* Start Given data *

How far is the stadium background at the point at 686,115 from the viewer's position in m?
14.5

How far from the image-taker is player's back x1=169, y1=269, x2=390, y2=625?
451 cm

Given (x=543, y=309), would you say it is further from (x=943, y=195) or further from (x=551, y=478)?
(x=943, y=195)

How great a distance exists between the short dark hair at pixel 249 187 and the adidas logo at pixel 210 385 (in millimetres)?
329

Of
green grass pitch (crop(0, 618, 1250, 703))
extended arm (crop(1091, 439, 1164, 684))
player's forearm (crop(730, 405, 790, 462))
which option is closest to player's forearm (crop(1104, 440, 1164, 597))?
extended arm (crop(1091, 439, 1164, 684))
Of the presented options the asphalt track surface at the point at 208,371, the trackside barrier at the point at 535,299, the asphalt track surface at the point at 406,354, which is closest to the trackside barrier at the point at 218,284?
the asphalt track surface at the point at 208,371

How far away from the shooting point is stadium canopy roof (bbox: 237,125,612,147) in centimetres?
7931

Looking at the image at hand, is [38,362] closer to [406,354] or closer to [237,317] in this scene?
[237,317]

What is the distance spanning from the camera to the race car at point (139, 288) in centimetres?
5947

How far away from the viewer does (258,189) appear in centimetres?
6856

* End Given data *

• Exercise description: Retype all of the records above word for word, with every line kept as it is.

• Output below:
How far is the stadium background at the point at 686,115 from the viewer's position in m?
14.5

How far from the image-taker is player's back x1=169, y1=269, x2=390, y2=625?
451 cm

Given (x=543, y=309), would you say it is further from (x=943, y=195) or further from (x=551, y=478)?
(x=943, y=195)

How great a distance exists between the short dark hair at pixel 249 187 and the adidas logo at pixel 210 385 (in millimetres)?
329

Of
green grass pitch (crop(0, 618, 1250, 703))
extended arm (crop(1091, 439, 1164, 684))
player's forearm (crop(730, 405, 790, 462))
which option is closest to player's forearm (crop(1104, 440, 1164, 597))?
extended arm (crop(1091, 439, 1164, 684))
Of the presented options the asphalt track surface at the point at 208,371, the trackside barrier at the point at 535,299, the asphalt track surface at the point at 406,354, which is closest to the trackside barrier at the point at 218,284?
the asphalt track surface at the point at 208,371

How far away from the shooting point is stadium canopy roof (bbox: 237,125,612,147) in centimetres?
7931

Looking at the image at hand, is [38,362] closer to [406,354] or closer to [237,317] in this scene?
[237,317]

What is the distance spanning from the camera to the race car at point (139, 288) in centimetres?
5947

How far away from the viewer does (258,189) appear in centimetres?
6856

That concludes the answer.